Slow and steady wins:
I personally used to sometimes get excited about studying, and so I get this rush and I sit for 3 hours straight solving math problems, and then you’ll never see me do the same for the entire year. Motivation can be a killer, you can either use it as fuel for your consistency or you can use it as the primary tank and end up with no gas 2 weeks into school.
The 30 minutes of studying per day that I talked about are much better than studying for an entire day once a week or month. Your brain won’t even function the same 30 minutes into anything even if you think you’re fine. In college however the 30 minutes might need to be 60, but always have breaks between them to let your brain reset.
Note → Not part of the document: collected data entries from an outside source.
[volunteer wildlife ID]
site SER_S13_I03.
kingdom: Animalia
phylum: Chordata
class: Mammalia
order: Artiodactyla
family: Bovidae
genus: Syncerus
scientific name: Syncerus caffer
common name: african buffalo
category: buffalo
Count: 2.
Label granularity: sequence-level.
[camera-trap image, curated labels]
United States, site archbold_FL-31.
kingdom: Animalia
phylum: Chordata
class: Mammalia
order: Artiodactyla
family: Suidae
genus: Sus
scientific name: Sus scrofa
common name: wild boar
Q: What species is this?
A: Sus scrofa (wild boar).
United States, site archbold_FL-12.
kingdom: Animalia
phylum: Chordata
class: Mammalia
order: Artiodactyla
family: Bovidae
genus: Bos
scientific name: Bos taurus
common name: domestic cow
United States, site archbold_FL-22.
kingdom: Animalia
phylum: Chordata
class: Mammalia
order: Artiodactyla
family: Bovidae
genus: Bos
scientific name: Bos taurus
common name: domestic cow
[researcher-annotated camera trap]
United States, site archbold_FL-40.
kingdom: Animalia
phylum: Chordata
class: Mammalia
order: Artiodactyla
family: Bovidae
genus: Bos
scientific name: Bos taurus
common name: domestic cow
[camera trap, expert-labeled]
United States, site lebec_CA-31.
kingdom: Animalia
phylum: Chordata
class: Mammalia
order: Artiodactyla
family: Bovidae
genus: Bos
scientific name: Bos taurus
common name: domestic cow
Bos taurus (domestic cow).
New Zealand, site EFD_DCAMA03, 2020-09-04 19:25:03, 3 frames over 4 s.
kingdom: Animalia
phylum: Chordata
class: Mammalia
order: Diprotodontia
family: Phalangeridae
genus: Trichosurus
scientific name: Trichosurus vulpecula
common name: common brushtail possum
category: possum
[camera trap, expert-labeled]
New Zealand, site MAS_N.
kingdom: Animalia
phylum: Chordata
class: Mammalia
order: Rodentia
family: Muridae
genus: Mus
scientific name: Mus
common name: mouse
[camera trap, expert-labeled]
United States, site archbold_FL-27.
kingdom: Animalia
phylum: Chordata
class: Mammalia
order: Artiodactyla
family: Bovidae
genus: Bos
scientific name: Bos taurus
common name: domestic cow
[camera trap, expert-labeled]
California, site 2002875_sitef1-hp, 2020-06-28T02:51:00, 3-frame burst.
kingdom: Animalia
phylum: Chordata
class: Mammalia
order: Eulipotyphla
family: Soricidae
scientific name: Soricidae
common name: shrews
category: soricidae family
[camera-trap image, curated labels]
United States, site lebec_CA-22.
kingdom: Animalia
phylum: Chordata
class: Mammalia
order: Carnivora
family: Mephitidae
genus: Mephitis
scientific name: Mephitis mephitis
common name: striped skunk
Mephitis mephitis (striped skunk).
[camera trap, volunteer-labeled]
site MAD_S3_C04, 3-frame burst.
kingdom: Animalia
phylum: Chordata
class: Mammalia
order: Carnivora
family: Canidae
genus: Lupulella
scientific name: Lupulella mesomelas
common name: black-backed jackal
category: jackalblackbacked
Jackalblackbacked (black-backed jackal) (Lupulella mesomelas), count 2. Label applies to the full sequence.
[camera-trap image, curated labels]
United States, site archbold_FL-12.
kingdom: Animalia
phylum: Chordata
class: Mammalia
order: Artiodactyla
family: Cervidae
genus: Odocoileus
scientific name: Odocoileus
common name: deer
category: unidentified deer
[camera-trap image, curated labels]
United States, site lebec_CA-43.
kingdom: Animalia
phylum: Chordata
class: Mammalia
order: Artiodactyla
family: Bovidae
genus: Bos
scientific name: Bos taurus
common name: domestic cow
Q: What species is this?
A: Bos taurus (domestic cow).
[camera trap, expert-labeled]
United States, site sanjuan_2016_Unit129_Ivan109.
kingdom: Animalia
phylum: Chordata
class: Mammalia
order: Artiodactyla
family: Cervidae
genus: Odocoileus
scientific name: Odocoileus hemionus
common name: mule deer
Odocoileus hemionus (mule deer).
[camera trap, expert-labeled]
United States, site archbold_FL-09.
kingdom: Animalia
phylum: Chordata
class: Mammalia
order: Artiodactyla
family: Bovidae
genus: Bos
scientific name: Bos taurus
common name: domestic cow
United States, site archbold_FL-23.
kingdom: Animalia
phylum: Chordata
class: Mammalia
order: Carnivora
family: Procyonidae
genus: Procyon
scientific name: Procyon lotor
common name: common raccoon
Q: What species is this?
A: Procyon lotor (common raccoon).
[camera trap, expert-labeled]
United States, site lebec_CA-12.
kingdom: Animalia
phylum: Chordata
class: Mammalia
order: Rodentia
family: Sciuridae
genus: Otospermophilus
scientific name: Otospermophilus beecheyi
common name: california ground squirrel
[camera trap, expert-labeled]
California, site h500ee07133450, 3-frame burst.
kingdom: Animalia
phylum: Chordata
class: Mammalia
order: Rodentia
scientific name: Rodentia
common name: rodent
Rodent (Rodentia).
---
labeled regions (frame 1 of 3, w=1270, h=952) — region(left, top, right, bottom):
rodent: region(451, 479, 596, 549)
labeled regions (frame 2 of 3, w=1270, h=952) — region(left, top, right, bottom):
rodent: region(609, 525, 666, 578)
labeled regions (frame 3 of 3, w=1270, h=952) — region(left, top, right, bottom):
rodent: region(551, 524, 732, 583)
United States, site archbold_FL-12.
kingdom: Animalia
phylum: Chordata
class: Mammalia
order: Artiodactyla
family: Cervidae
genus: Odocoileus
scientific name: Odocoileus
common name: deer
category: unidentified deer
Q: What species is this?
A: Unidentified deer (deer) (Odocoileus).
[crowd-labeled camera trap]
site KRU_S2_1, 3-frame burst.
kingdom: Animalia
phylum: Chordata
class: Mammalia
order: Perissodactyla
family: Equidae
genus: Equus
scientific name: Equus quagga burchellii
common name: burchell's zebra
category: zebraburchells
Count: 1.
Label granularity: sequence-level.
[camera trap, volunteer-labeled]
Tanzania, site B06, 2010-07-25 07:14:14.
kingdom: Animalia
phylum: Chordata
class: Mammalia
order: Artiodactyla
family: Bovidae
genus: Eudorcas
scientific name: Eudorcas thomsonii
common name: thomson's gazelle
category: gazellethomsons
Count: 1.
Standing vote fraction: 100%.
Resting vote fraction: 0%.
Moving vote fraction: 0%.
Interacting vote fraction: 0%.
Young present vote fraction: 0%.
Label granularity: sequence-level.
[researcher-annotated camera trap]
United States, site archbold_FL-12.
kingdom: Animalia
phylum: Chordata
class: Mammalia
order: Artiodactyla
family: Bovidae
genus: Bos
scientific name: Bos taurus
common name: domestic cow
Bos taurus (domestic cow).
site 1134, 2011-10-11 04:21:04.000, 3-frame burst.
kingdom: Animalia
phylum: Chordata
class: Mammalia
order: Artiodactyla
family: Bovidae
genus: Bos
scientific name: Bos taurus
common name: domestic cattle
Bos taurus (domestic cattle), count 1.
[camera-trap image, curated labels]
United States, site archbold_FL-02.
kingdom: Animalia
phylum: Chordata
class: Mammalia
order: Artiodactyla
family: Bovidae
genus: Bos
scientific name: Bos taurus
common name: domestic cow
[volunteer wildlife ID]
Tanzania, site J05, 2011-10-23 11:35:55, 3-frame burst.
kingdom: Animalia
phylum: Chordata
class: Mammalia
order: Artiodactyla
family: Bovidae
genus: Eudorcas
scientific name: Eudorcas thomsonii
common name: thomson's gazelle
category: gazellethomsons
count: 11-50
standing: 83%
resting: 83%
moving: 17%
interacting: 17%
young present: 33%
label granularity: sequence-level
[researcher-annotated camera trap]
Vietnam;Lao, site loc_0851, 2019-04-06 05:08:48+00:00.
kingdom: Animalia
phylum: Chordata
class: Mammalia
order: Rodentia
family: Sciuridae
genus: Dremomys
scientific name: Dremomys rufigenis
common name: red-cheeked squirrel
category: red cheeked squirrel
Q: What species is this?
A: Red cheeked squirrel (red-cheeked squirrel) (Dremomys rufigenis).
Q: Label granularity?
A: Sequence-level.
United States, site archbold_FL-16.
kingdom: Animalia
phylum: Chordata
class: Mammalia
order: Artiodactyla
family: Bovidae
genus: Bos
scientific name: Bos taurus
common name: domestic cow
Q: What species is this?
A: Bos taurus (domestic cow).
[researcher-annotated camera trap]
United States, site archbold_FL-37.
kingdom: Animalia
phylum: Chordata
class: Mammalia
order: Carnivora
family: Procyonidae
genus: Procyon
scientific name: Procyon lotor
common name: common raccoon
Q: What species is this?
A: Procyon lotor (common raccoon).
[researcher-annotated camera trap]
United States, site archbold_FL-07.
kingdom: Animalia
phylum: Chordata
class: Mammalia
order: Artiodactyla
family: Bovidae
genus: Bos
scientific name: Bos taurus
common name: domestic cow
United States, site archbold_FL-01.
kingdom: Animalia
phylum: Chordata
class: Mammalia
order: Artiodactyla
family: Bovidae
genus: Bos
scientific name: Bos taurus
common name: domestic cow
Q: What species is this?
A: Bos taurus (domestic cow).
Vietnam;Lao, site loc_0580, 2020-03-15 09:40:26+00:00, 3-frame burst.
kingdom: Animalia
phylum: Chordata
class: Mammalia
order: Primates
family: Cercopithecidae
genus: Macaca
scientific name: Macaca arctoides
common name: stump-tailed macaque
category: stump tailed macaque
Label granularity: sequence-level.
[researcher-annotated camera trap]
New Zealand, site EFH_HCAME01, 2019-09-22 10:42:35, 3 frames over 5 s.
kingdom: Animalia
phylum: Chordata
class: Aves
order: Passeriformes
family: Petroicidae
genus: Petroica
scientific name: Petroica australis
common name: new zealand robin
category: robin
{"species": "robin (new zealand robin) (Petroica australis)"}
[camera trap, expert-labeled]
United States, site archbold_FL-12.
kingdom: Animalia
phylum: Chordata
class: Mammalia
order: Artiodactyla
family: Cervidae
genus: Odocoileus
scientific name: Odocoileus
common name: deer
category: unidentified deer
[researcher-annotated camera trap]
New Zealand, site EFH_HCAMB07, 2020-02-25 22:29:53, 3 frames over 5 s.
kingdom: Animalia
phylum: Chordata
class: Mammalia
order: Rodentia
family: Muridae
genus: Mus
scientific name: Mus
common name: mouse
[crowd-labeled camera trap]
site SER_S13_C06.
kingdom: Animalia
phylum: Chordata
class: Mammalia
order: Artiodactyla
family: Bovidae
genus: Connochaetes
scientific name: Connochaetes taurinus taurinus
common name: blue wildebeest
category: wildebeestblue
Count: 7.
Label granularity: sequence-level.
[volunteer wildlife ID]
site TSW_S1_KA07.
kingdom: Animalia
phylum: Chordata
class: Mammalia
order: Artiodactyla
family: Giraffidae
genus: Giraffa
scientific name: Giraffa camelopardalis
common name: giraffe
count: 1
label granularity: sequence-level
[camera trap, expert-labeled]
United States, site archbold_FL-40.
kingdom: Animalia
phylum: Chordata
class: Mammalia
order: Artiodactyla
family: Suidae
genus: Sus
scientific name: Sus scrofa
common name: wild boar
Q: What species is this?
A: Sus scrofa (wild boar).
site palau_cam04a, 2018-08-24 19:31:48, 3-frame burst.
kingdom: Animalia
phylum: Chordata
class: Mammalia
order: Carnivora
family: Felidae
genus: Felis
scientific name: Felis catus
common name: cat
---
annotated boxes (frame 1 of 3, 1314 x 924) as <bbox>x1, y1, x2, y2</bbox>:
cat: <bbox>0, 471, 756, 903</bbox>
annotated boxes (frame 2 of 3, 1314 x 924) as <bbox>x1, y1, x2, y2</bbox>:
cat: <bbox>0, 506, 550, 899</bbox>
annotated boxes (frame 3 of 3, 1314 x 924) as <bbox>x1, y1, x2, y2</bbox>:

Never compare yourself to others:
Comparing yourself to others might be the dumbest thing you could ever do. There’s no point in it and it achieves nothing. Going from a C student to an A student shouldn’t be because of other people’s pressure. Your goals are different than what your peers are. Always have an end goal and just look for that. I don’t care if someone has lower or higher grades than me, I just care about what they want to achieve. If your end goal is just getting higher marks to flex on others or so that your parents are proud of you, then you have a bigger problem than your grades. This might sound harsh but it’s the truth.
Nobody cares what Steve Jobs or Nicolas Tesla got in high school or even college. Their true value is in what they provided to the world. Compare yourself today to yourself yesterday, and aim to do better tomorrow. And remember that it’s never too late to change for the better or to start working on your dreams, or even finding your what are your dreams and goals.